## AIM OF THE TASK
Only the lines from the one containing "phylum: Chordata" through the end of the entries should be repeated, exactly as they appear, first and last included.

## RECORDED DATA
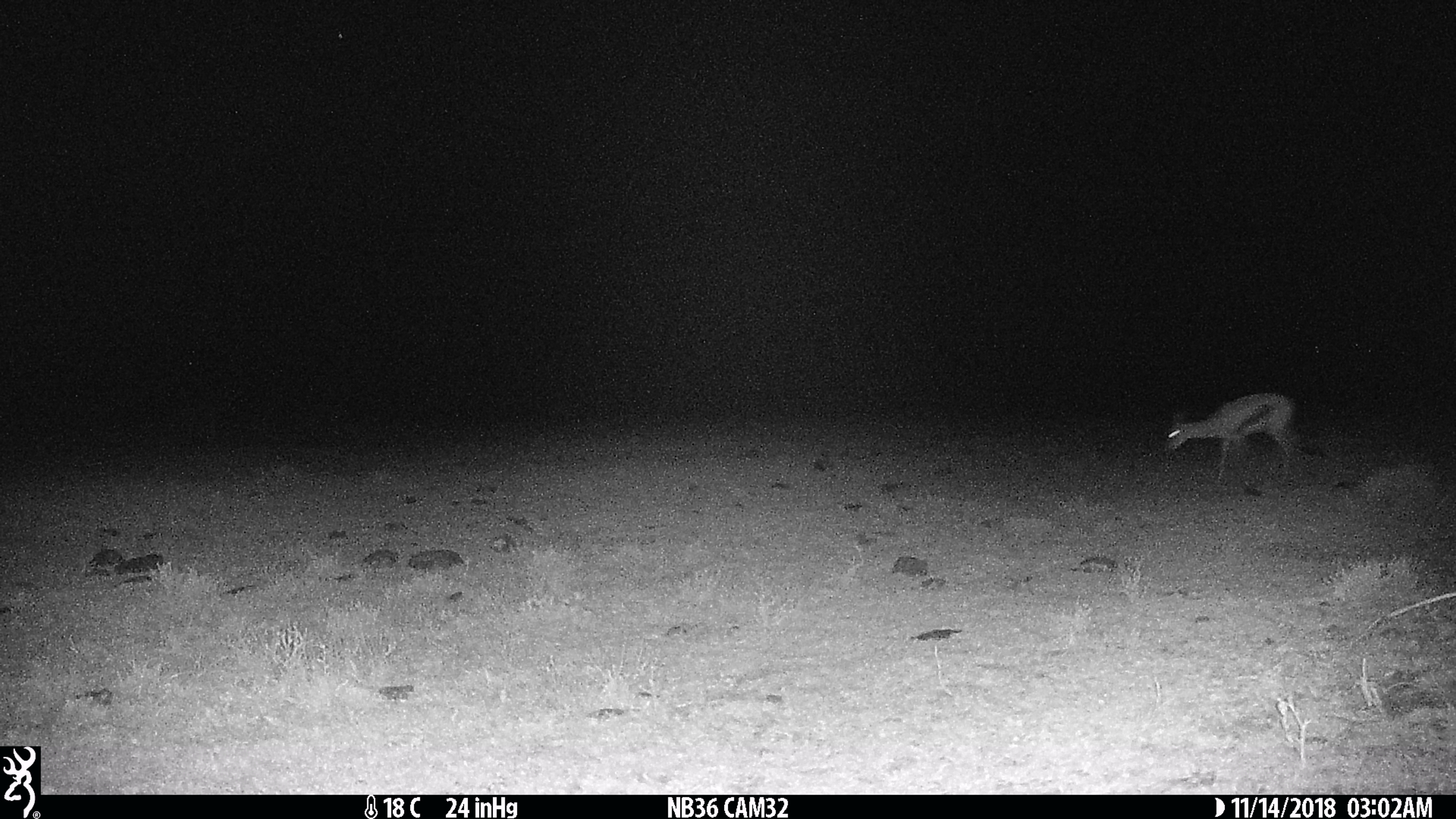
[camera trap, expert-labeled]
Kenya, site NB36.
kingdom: Animalia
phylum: Chordata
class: Mammalia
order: Artiodactyla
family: Bovidae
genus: Eudorcas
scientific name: Eudorcas thomsonii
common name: thomon's gazelle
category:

## FINISHED TASK
phylum: Chordata
class: Mammalia
order: Artiodactyla
family: Bovidae
genus: Eudorcas
scientific name: Eudorcas thomsonii
common name: thomon's gazelle
category:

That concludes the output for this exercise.